Thermal and photochemical excitation of electron in photochemistry

Question

One of the basic rules of photochemistry is that the electronic configuration of a conjugated polyene does not change when excited thermally, but changes when photochemically excited, i.e. an electron moves from HOMO to LUMO.

Can anyone please explain this to me in terms of quantum mechanics?

I have done some calculations, which I am enclosing here.

(P.S.: Please do not provide explanation like thermal energy is very less to excite than photochemical, since it would imply that at very high temp (~1,00,00,000 C) the reaction is possible, which is not really the case).

Answer 1

But what you say in your last sentence is true, and not specific to polyenes; it is quite general. The energy of a visible photon at $500$ nm is $20000~ \pu{cm^{-1}}$ but at room temperature the average thermal energy is only $\approx 210 \pu{~cm^{-1}}$. The probability of a molecule with $20000~ \pu{cm^{-1}}$ of thermal energy is $\approx e^{-100} = 3.7\cdot 10^{-44}$ so small! Thus there in effectively zero chance that by thermal excitation an excited state at 500 nm will be produced. (By excited state I mean an electron is transferred from the HOMO orbital into the LUMO or another, higher, unoccupied orbital).

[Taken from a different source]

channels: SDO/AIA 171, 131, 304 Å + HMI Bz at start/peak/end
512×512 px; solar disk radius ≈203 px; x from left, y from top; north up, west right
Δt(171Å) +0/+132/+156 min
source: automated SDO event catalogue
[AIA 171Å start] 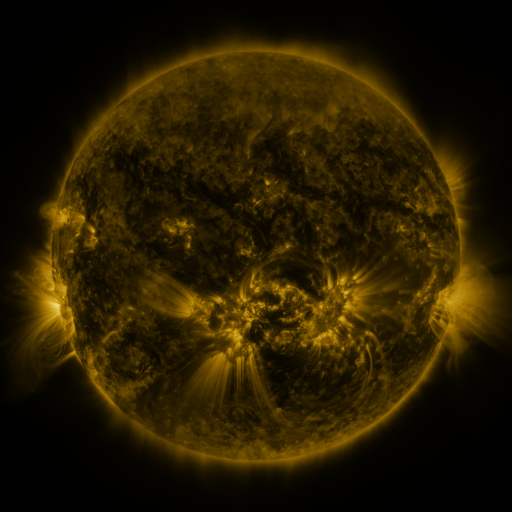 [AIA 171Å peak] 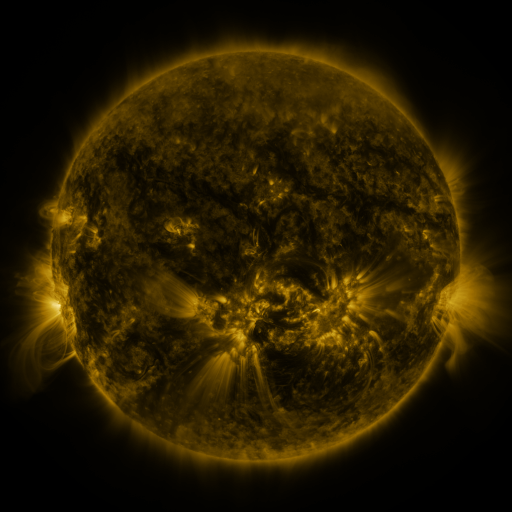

In your calculation you cannot use $C_V\Delta T$ as its not an operator but in a collision transferring energy there has to be an operator so you cannot just remove it from the integral. The properties of the operator determine the selection rules for transitions.

It is possible by collisions between molecules to move up and down in energy, but because thermal energy is small usually this normally involves vibrational and rotational levels. (The effect is immediately obvious by cooling or heating samples in the appearance of hot bands and in relative rotational line intensities.) If there are very low lying electronic states then I can see no reason why these also could not be excited thermally.